Through the struggle finding work, at times Evie had wondered whether she should mention her disability when applying for jobs. But disclosing her disability is to ensure she would have support and understanding from an employer.
I've never had to experience discrimination due to disability so I can only imagine how she is feeling.
Whether somebody has a learning or physical disability should not affect their chance of being employed, unless it directly affects their ability to do the work.
We now know people learn differently and if we know that, we can accommodate them.
And often thinking or processing things differently from others can be beneficial in the workplace.
I know people who are dyslexic, in wheelchairs, an amputee. They are all in successful employment because employers realised they were the best people for the jobs.
The library in the town I grew up in employed people with Down syndrome to sort returned books.

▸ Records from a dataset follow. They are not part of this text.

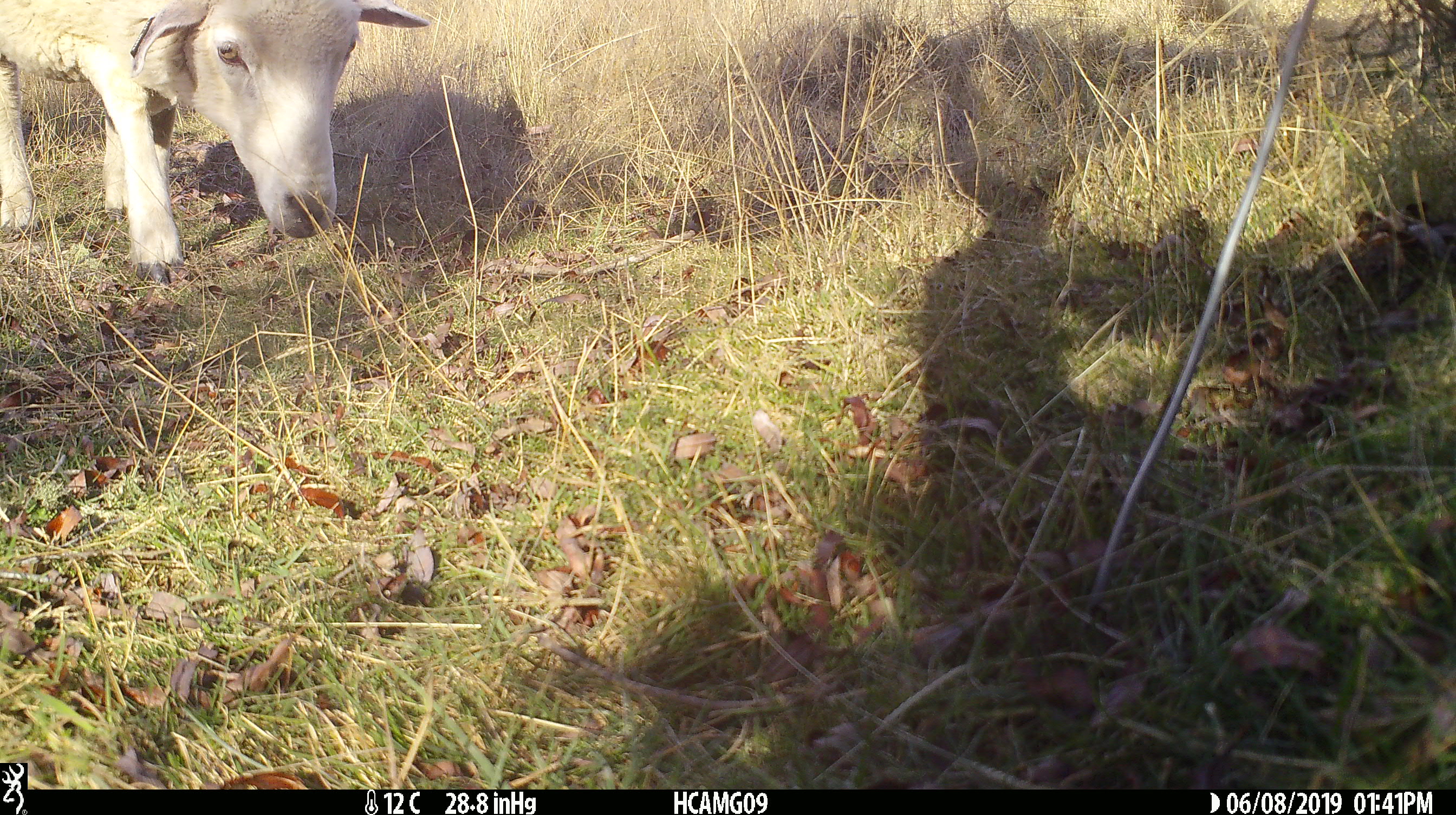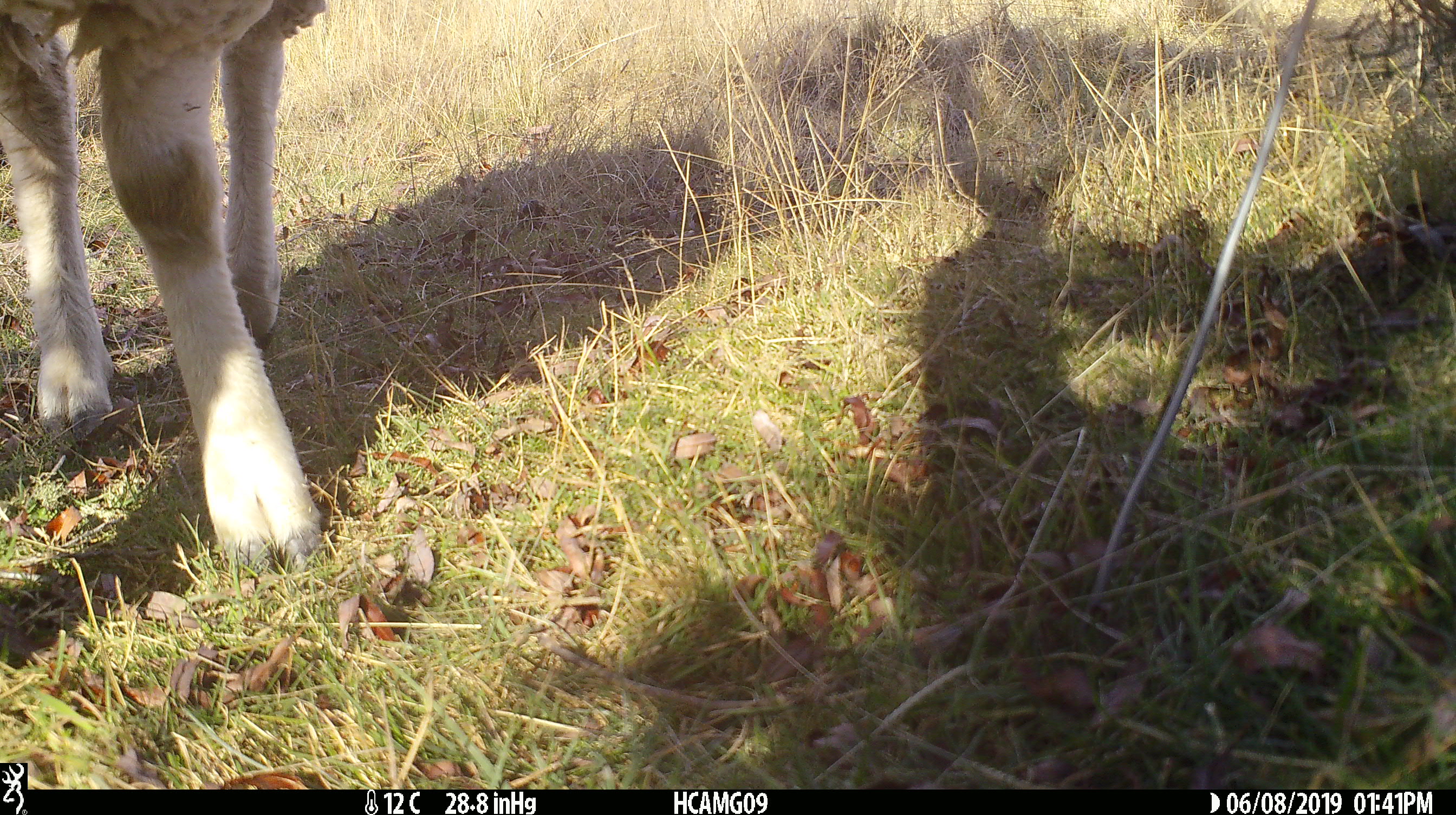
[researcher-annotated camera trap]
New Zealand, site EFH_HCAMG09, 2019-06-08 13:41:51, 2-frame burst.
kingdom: Animalia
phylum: Chordata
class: Mammalia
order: Artiodactyla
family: Bovidae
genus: Ovis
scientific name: Ovis aries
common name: domestic sheep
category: sheep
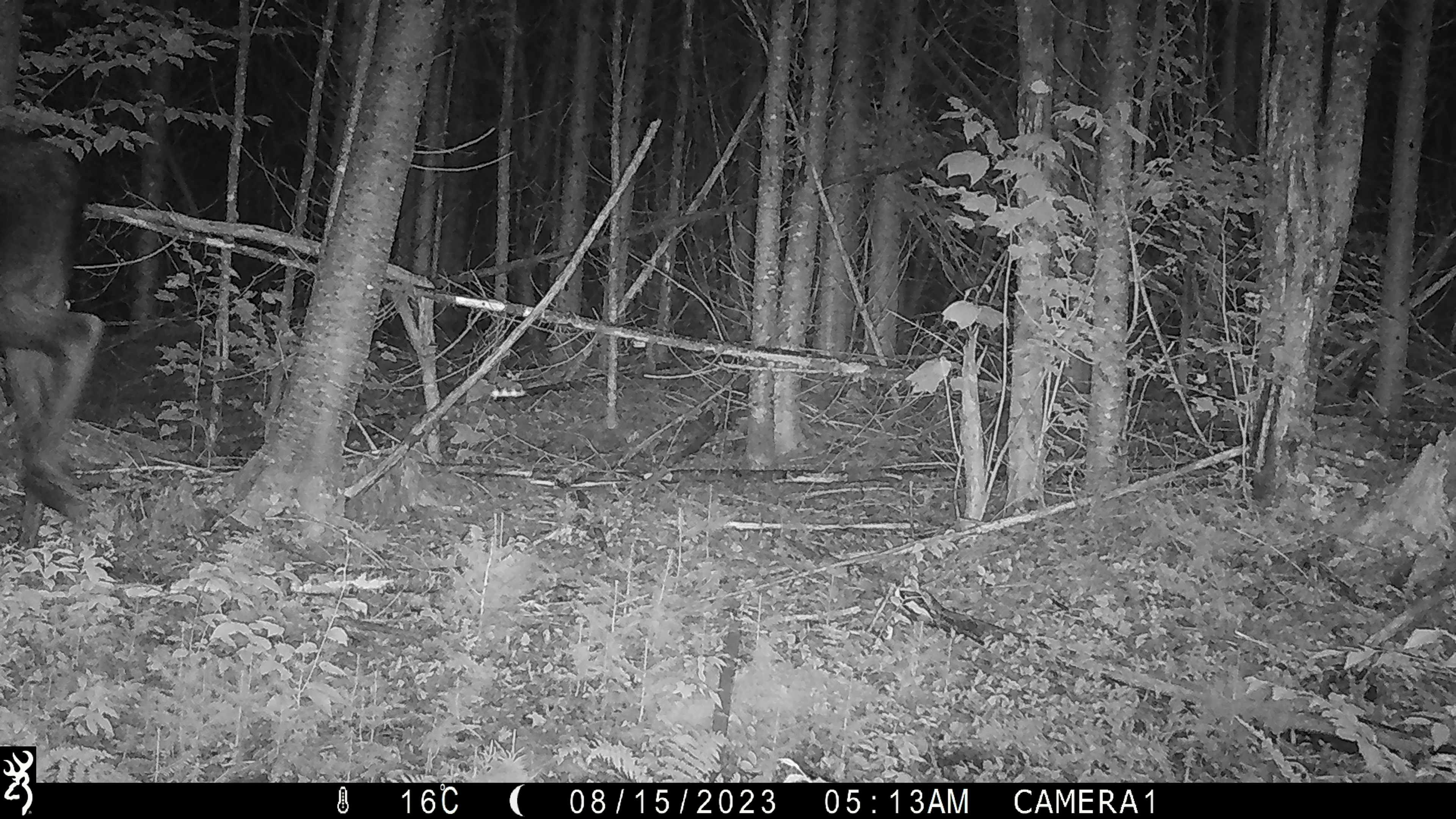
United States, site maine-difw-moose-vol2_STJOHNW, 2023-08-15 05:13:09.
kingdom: Animalia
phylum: Chordata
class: Mammalia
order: Artiodactyla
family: Cervidae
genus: Alces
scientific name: Alces alces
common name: moose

There was a paper mill run entirely by people with disabilities and the boutique paper they made was beautiful.
To simply put a CV into the reject pile without a second thought because of disability is potentially a waste of talent and opportunity lost.
But there aren't enough employers willing or understanding enough to employ people with disabilities and unless more employers actively employ people with disabilities nothing will change.
Organisations and businesses should be challenged to create an inclusive environment where people, of all abilities, can thrive.
Those companies may be better for it.